Will homeopathy survive an age of limits?

The American rule is caveat emptor, which works well for those with homeopaths with something to sell.
Written by Dana Blankenhorn, Inactive on

Homeopathy is ineffective. Government support for it should be eliminated.

It cannot be right for the NHS to pay for homeopathic remedies which are no better than placebos while refusing to pay for cancer drugs that are effective, but judged too expensive.

That's from The Independent, and it's important for Americans to look at the context. Limits of any kind -- private insurance or government -- have to exclude something. So do you exclude science or what people think makes them feel good?

(Picture from the blog Treatment4autism.)

The situation in America is different. It's opponents of alternative medicine who are on the run, largely because patients pay for treatments themselves.

Some insurance policies do cover chiropractic, and many chiropractors are also homeopaths, but the FDA's current consumer site offers nothing on the topic.

Some states, including Florida, Missouri, and California explicitly endorse a consumer's right to seek alternative treatments, but that's not the same as paying for them.

Former Rep.

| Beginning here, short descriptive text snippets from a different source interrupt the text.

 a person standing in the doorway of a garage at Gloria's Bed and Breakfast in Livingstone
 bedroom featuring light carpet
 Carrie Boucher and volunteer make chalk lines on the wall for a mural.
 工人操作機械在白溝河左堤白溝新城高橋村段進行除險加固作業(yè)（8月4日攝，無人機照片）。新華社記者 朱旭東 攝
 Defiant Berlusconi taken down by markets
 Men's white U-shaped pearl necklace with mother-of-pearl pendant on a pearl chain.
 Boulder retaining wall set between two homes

Berkley Bedell founded what is now the Foundation for Alternative and Integrative Medicine after he became frustrated by the government's reluctance to fund studies of homeopathic treatments.

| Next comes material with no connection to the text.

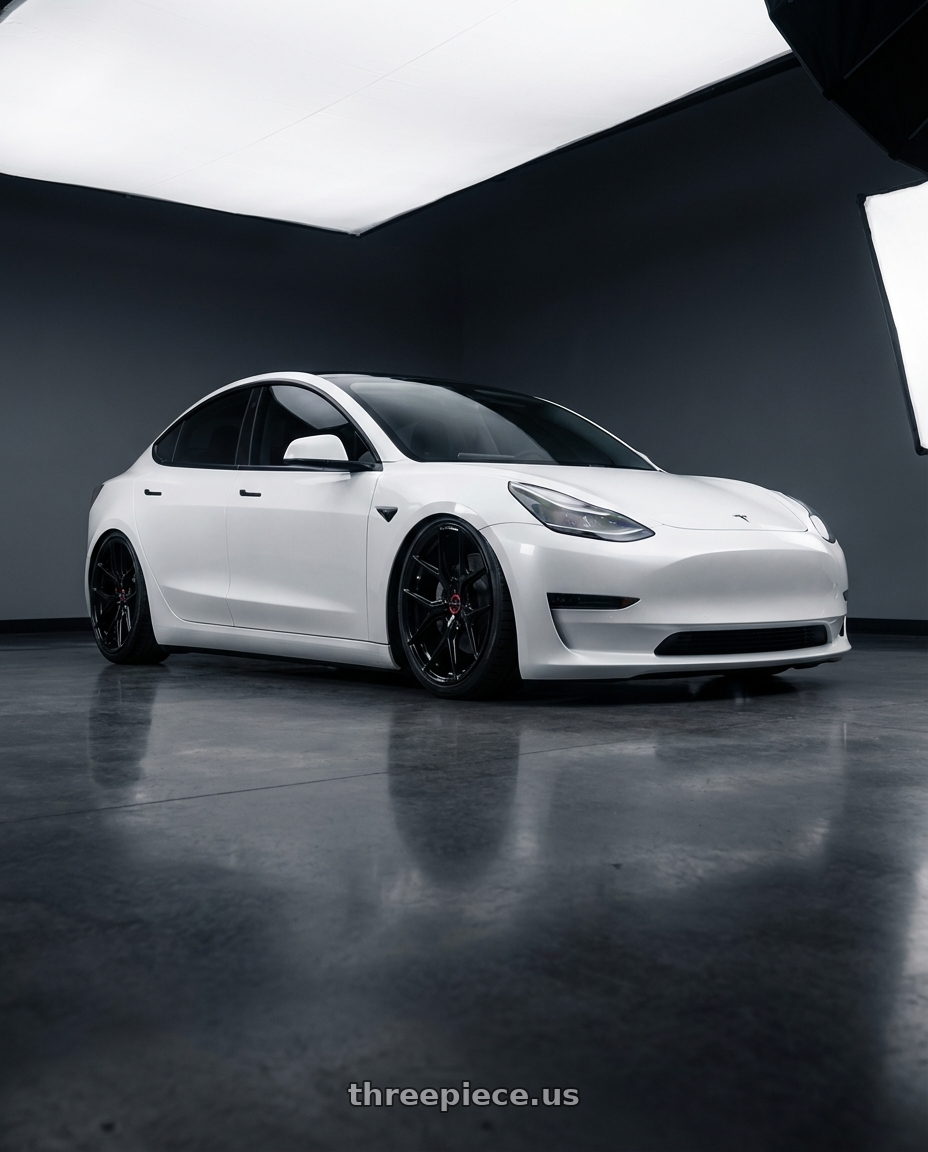2023 Tesla Model 3 with Vossen HF-5 19x9.5 / 5x114.3 / ET40 / Deep Face / 73.1 - Gloss Black Wheel - HF5-9N63 wheels front three quarter view stanced stance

But the research even this group supports, like silver for wound treatment, are not far from the mainstream. Most of these studies are done outside the U.S.

The American rule is caveat emptor, which works well for those with homeopaths with something  to sell. The U.S. herb market is worth $5 billion, with the government intervening only when danger is proven, as in the "cold remedy" Zicam. The Nutrition Business Journal estimates the total alternative medicine market to be worth $45 billion.

The question is whether insurers should be made to pay. As pressure on insurance rates increase, and as the government becomes more involved in paying for care, the answer is increasingly likely to be no.

You may disagree, so convince me. Why should I pay for your homeopathic treatment?